══ Given passage

When Fergus removes Jody’s hood, it is as important a reveal as the famous “twist” that happens midway through the film. (More on that soon.) Neil Jordan prolongs the moment in a shot of Fergus that is filmed almost in slow motion, giving a simple action the appearance of something more, even though we don’t know exactly what yet.

Continuing in that same scene, Jody shows Fergus a photograph of his girlfriend Dil (Jaye Davidson), which prompts Fergus to make the comment that Dil would be “anybody’s type.” (When Fergus leans down to Jody, the camera tilts slightly to create a canted angle, an oft-used technique in the film to suggest that the bonds between men and women, as well as among men, are off-kilter.) The universality of Fergus’s claim will later test his preconceived notions about his relationship to sexuality, romance and love when, after Jody is killed by in a government raid on the hideout, Fergus escapes to London and tracks Dil down, bound to a promise he made to Jody that Dil would be looked after.

════
══ Entries supplied

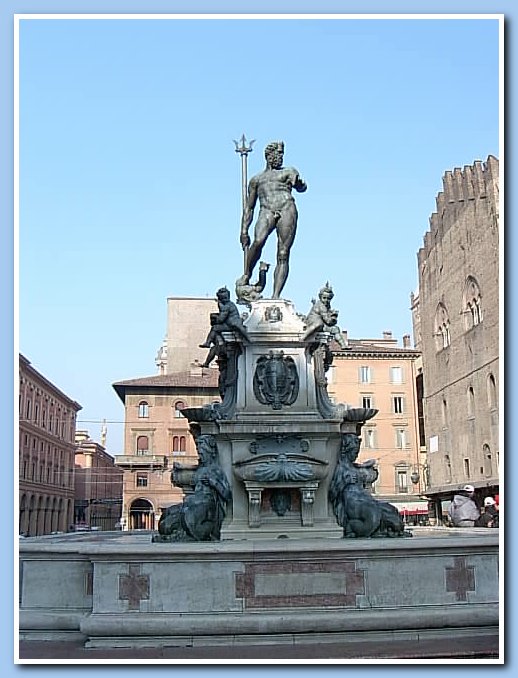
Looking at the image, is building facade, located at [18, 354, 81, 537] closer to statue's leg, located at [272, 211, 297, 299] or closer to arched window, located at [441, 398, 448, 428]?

════
══ Entries supplied

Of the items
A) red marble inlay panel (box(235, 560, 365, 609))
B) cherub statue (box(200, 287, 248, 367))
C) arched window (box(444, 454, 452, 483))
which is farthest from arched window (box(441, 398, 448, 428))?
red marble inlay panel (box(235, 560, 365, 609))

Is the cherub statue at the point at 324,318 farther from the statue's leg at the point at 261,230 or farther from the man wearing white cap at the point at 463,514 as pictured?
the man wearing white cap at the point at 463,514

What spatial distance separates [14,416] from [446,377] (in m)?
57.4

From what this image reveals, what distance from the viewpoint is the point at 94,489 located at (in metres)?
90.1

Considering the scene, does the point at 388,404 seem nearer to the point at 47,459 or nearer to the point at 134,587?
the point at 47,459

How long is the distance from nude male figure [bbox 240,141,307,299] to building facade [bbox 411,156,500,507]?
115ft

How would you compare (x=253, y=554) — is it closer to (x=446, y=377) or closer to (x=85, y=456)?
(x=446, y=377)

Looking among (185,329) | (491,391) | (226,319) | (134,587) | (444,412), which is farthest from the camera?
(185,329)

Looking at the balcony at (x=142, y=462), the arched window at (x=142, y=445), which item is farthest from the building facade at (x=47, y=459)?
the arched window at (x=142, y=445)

════
══ Entries supplied

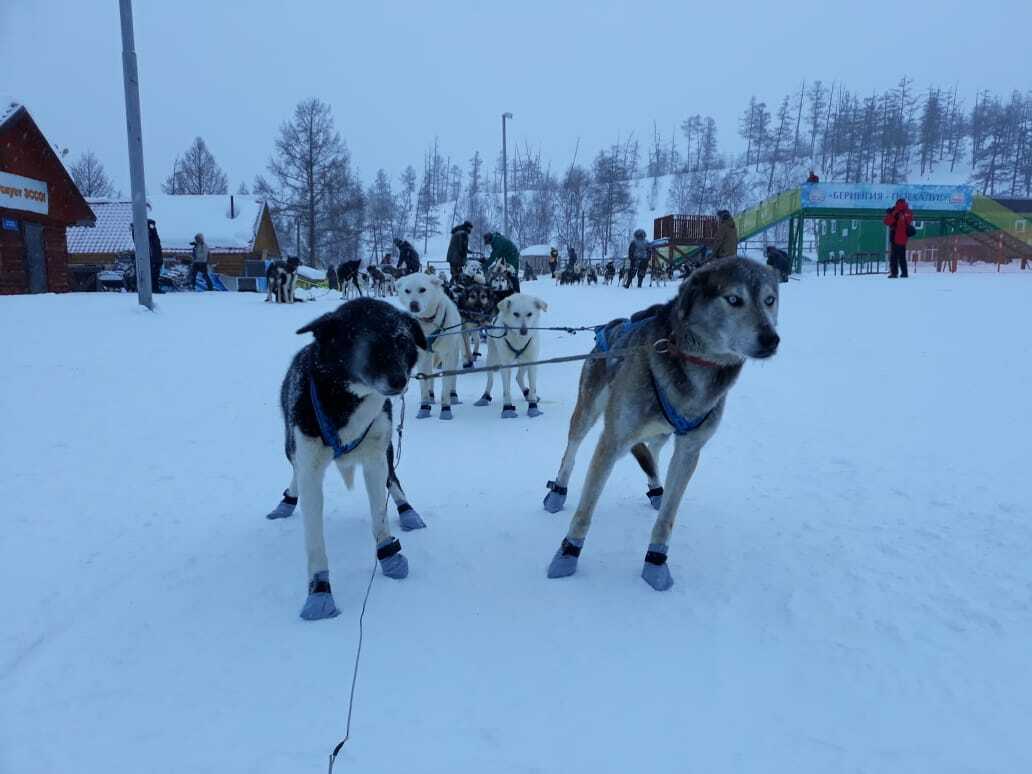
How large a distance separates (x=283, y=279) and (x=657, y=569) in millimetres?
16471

════

** Challenges **
1. Please write out the film passage from "When Fergus removes" up to and including "exactly what yet.".
2. Answer these questions on the film passage:
(a) What does Fergus remove from Jody?
(b) Who plays Dil?
(c) To what city does Fergus escape?
The lines aren't needed here.

** Answer list **
1.
When Fergus removes Jody’s hood, it is as important a reveal as the famous “twist” that happens midway through the film. (More on that soon.) Neil Jordan prolongs the moment in a shot of Fergus that is filmed almost in slow motion, giving a simple action the appearance of something more, even though we don’t know exactly what yet.

2.
(a) Jody's hood
(b) Jaye Davidson
(c) London